国際治験開発とアイロムの営業法…株価下落は続くか?

2008/12/07

(株)アイロムホールディングスの株価が今年の10月と比べてさえ6割以上の下落。上場時から比べたらもう目が回る、頭がクラクラしてくる程の下落基調である。アイロム創業者の森豊隆氏のみならず、アイロムの株主から下請さんまでドンヨリした気分が拭えないのは、もう不景気のせいとは言えない。
 ま、一番損をしたと思っているのはアイロム上場時からずっと株主であり株価の下落を横目にアイロム株を抱えたままあわあわとうろたえるしかない森豊隆氏ら創業者や上場時高値づかみホルダーなんだろうけど。

 アイロムと言ったら医療分野のニュービジネスであるSMO(Site Management Organization:治験施設支援機関)ビジネス、すなわち治験コーディネータビジネスの魁である。
 アイロムの治験コーディネータ(SMO)ビジネスとは、かつては製薬会社と医者の聖域だった新薬の治験業務の一部つまり臨床試験部分を、医療機関の委託を受けた第3者であるアイロムが行い、製薬会社が新しく開発した薬を新薬として認可させるため服用時の安全性・有効性を証明するサポート業務だ。

 アイロムの治験コーディネーターは臨床試験場面にトータルで参加する事が商売である。
 具体的には、治験患者の口入れから、患者の同意文書の作成をする代書屋業務や、治験期間中の患者の管理などの雑務で医者の面倒を代行するのがアイロムの商売。
 アイロム創業者・森豊隆氏のモットーは自ら薬剤師として患者と接した経験から来る「患者の立場からの医療」づくりというもの。
 しかしここの所、森氏が初心を忘れて金儲けにばかり走り過ぎマネーゲームにはまりアイロムに多大な損害を与えているのではないか?と森氏の行為を憂慮する声が多い。

 アイロムのような治験コーディネータビジネスは、簡単に分類するとグッドウィルやフルキャストのような「人材斡旋商売の新薬試験患者バージョン」のようなものだ。
 このところ批判の多い人材派遣業だが、左翼労働組合の主張を鵜呑みに無くしてはならない、現代ビジネス社会の中の貴重な1ジャンルである。

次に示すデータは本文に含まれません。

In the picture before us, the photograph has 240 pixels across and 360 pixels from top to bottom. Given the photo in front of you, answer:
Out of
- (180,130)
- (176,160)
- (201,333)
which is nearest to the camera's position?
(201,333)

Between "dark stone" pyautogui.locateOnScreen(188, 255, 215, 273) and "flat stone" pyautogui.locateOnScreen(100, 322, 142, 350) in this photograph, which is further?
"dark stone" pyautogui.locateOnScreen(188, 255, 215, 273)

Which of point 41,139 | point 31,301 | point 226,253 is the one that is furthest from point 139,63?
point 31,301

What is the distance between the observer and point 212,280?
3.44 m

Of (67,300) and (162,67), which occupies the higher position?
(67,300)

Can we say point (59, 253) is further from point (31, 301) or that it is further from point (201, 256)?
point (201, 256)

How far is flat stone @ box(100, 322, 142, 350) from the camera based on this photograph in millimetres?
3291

 人材斡旋商売というものは、労働組合でボロ儲けする為に騒いでいる奴等の言うような「悪行」ではない。
 グッドウィルやフルキャストの商売も、文句をつけて無くなってしまった、これから先の方が困る人が必ず出てくる(働く側にこそ)大変重要な商売だった。
 同じようにアイロムのような治験コーディネータと言った製薬会社や病院御用達の人材面の何でも屋さんも同じく必要不可欠な存在なのである。
 なのになぜ、グッドウィルやフルキャストが左翼労働組合ごときの抗議ごときで潰され、アイロムも売上株価共に創業時から比べたら目も当てられない位の惨状になってしまったかというと、これ、ただ一つ「仲介屋が儲け過ぎた」という事に尽きると思う。

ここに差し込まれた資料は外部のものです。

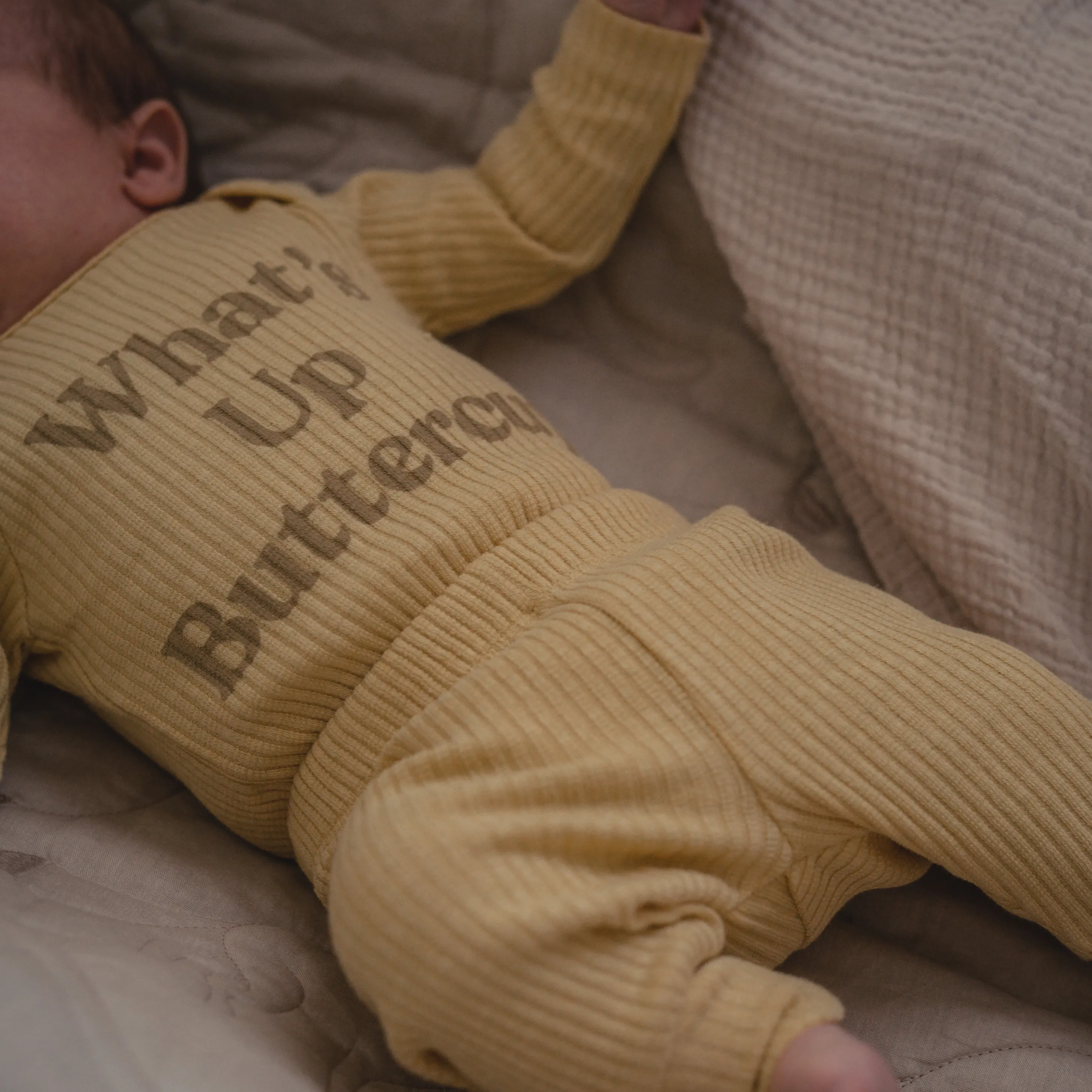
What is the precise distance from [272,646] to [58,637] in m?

 いてくれれば便利な仲介屋やブローカー、周旋屋といった商売は、何の業界にも付き物だ。
 仲介屋商売は需給の間に入って、薄く広く儲け「抜き過ぎ」は禁物なのであり、不動産商売だって、インターネット情報の発達した昨今、3%の仲介手数料をダンピングして1%にしてくれたりするのだ。不景気だから支払う方は財布の紐を固くする。
 なのに、人材商売をやっている人達は、なんとなく需要が非常に大きいジャンルであったため「こんくらい抜いちゃおか?」ってのがエスカレートし過ぎたのだろう。
 人材派遣商売も厳しくなってしまったが、治験商売もノウハウが確立してくると製薬会社の側としても「これだけ仲介料抜かれてるなら自分とこで治験やった方が損が無い!」という発想になり、治験コーディネータ離れが起るのも自然の流れ。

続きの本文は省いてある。